Kaiser Family Foundation
Health Care Costs
Whenever consumers have a choice among different insurance arrangements, there is a tendency for people to choose a level of insurance based on their expected need for what is being covered (in this case health care). At any given price, people with a relatively high perceived need for the covered item are more likely to want coverage (and given coverage, more likely to want generous coverage) than people with a lower perceived need for the covered item. This is often referred to as “adverse selection.” Since high deductible plans generally are less generous than typical insurance policies — particularly for people with employer-sponsored coverage — some have raised concerns that CDHPs could disrupt the pooling of health risk in insurance markets.
To demonstrate that a relatively small share of enrollees can have a meaningful impact on average claims costs, we present an exercise using a database of medical claims complied by the Society of Actuaries.
What we can see from this exercise is that adverse selection can occur and have a meaningful impact on claims cost even where there are no extreme changes in enrollment.
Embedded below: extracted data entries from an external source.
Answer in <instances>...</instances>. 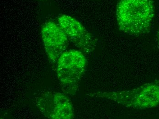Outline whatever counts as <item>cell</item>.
Instances as JSON below:
<instances>
[{
  "label": "cell",
  "instance_id": "1",
  "mask_svg": "<svg viewBox=\"0 0 159 119\" xmlns=\"http://www.w3.org/2000/svg\"><path fill=\"white\" fill-rule=\"evenodd\" d=\"M155 12L154 0H119L116 17L119 30L134 36L148 34Z\"/></svg>",
  "mask_w": 159,
  "mask_h": 119
},
{
  "label": "cell",
  "instance_id": "2",
  "mask_svg": "<svg viewBox=\"0 0 159 119\" xmlns=\"http://www.w3.org/2000/svg\"><path fill=\"white\" fill-rule=\"evenodd\" d=\"M88 95L106 98L127 108L138 110L151 109L159 105V83H146L129 90L97 92Z\"/></svg>",
  "mask_w": 159,
  "mask_h": 119
},
{
  "label": "cell",
  "instance_id": "3",
  "mask_svg": "<svg viewBox=\"0 0 159 119\" xmlns=\"http://www.w3.org/2000/svg\"><path fill=\"white\" fill-rule=\"evenodd\" d=\"M86 56L78 50L65 51L57 61L56 72L62 90L66 94L74 95L87 69Z\"/></svg>",
  "mask_w": 159,
  "mask_h": 119
},
{
  "label": "cell",
  "instance_id": "4",
  "mask_svg": "<svg viewBox=\"0 0 159 119\" xmlns=\"http://www.w3.org/2000/svg\"><path fill=\"white\" fill-rule=\"evenodd\" d=\"M34 99L38 108L48 118L71 119L74 117L72 103L66 94L43 90L36 94Z\"/></svg>",
  "mask_w": 159,
  "mask_h": 119
},
{
  "label": "cell",
  "instance_id": "5",
  "mask_svg": "<svg viewBox=\"0 0 159 119\" xmlns=\"http://www.w3.org/2000/svg\"><path fill=\"white\" fill-rule=\"evenodd\" d=\"M58 24L69 40L85 56L91 55L95 51L97 39L78 20L69 15L62 14L58 17Z\"/></svg>",
  "mask_w": 159,
  "mask_h": 119
},
{
  "label": "cell",
  "instance_id": "6",
  "mask_svg": "<svg viewBox=\"0 0 159 119\" xmlns=\"http://www.w3.org/2000/svg\"><path fill=\"white\" fill-rule=\"evenodd\" d=\"M41 34L48 59L52 64L57 63L66 51L69 41L67 37L58 24L50 21L43 25Z\"/></svg>",
  "mask_w": 159,
  "mask_h": 119
},
{
  "label": "cell",
  "instance_id": "7",
  "mask_svg": "<svg viewBox=\"0 0 159 119\" xmlns=\"http://www.w3.org/2000/svg\"><path fill=\"white\" fill-rule=\"evenodd\" d=\"M156 37H157V44H158V45L159 46V29L157 33Z\"/></svg>",
  "mask_w": 159,
  "mask_h": 119
}]
</instances>
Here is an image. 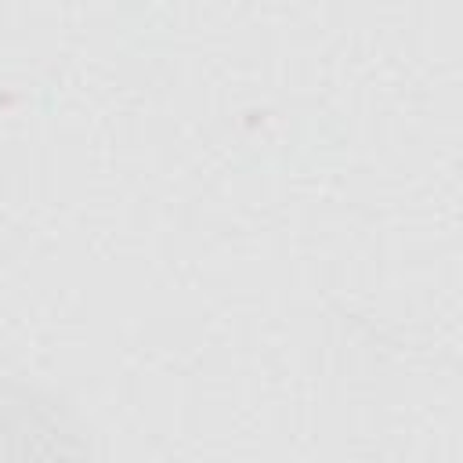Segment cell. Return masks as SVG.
<instances>
[{
  "instance_id": "6da1fadb",
  "label": "cell",
  "mask_w": 463,
  "mask_h": 463,
  "mask_svg": "<svg viewBox=\"0 0 463 463\" xmlns=\"http://www.w3.org/2000/svg\"><path fill=\"white\" fill-rule=\"evenodd\" d=\"M0 463H94V445L61 394L0 376Z\"/></svg>"
}]
</instances>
The enrollment shifts portrayed here would be far too small to substantially change the demographic make up of either pool in terms of age, gender, income, or other observable factors — even the 60%/40% scenario only increases the overall census of the adverse selection pool by 2%. Generalizations about enrollment would not reveal the real differences in underlying claim costs. If bias enrollment patterns such as these persist and insurers base premiums on claims experience, or if insurers can anticipate enrollment bias and base their premiums on expected claims, then these small enrollment differences would translate into fairly significant premium differences.
http://www.kff.org/insurance/snapshot/chcm111006oth2.cfm
Comment:
By Don McCanne, MD
This study demonstrates the simple fact that shifting a very few high-cost patients from one insurance pool to another (adverse selection) can have a very dramatic impact on the premiums that must be charged to cover health care costs for the pools.
This phenomenon is of much more concern now because of the greater use of cost sharing, especially though higher deductibles. People with needs will avoid those plans since they would be exposed to unaffordable out-of-pocket expenses. More comprehensive plans will attract the higher cost individuals, and the shift of only a few would make the premiums unaffordable. People with needs are being priced out of both coverage and health care.
Many policies have been suggested to eliminate adverse selection through risk adjustment. They don’t work. Separate high risk insurance pools have been established in several states to insure these people. They don’t work.
Medical underwriting is used in many states to be certain that pools can continue to exclude higher cost individuals, thereby ensuring that pooling will never work.
With a single, universal risk pool, adverse selection disappears. Why do we continue to avoid the inevitable?